## Begin INPUT MATERIAL
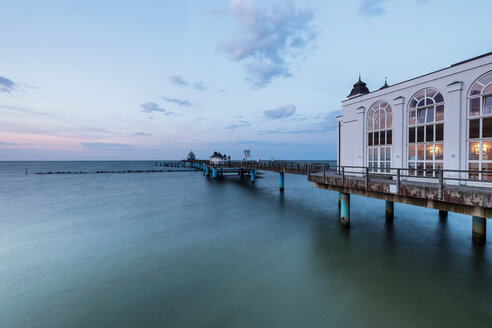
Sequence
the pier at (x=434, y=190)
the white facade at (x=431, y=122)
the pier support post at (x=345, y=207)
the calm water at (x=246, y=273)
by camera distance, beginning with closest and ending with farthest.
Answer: the calm water at (x=246, y=273) < the pier at (x=434, y=190) < the white facade at (x=431, y=122) < the pier support post at (x=345, y=207)

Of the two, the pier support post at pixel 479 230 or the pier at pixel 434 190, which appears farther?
the pier support post at pixel 479 230

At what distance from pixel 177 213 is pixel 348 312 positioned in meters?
18.1

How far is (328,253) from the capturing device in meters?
12.2

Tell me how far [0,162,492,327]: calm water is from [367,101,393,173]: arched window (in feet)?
16.0

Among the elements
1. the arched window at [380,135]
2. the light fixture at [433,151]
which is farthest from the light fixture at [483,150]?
the arched window at [380,135]

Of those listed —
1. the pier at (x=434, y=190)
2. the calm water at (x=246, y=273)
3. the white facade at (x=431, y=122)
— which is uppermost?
the white facade at (x=431, y=122)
## End INPUT MATERIAL
# SET EXERCISE:
Update the lines from the start through the line with "by camera distance, beginning", changing "calm water" to "still water" and keeping everything else as it is. Return only those lines, leaving out the pictures.

# FINAL RESULT:
Sequence
the pier at (x=434, y=190)
the white facade at (x=431, y=122)
the pier support post at (x=345, y=207)
the still water at (x=246, y=273)
by camera distance, beginning with closest and ending with farthest.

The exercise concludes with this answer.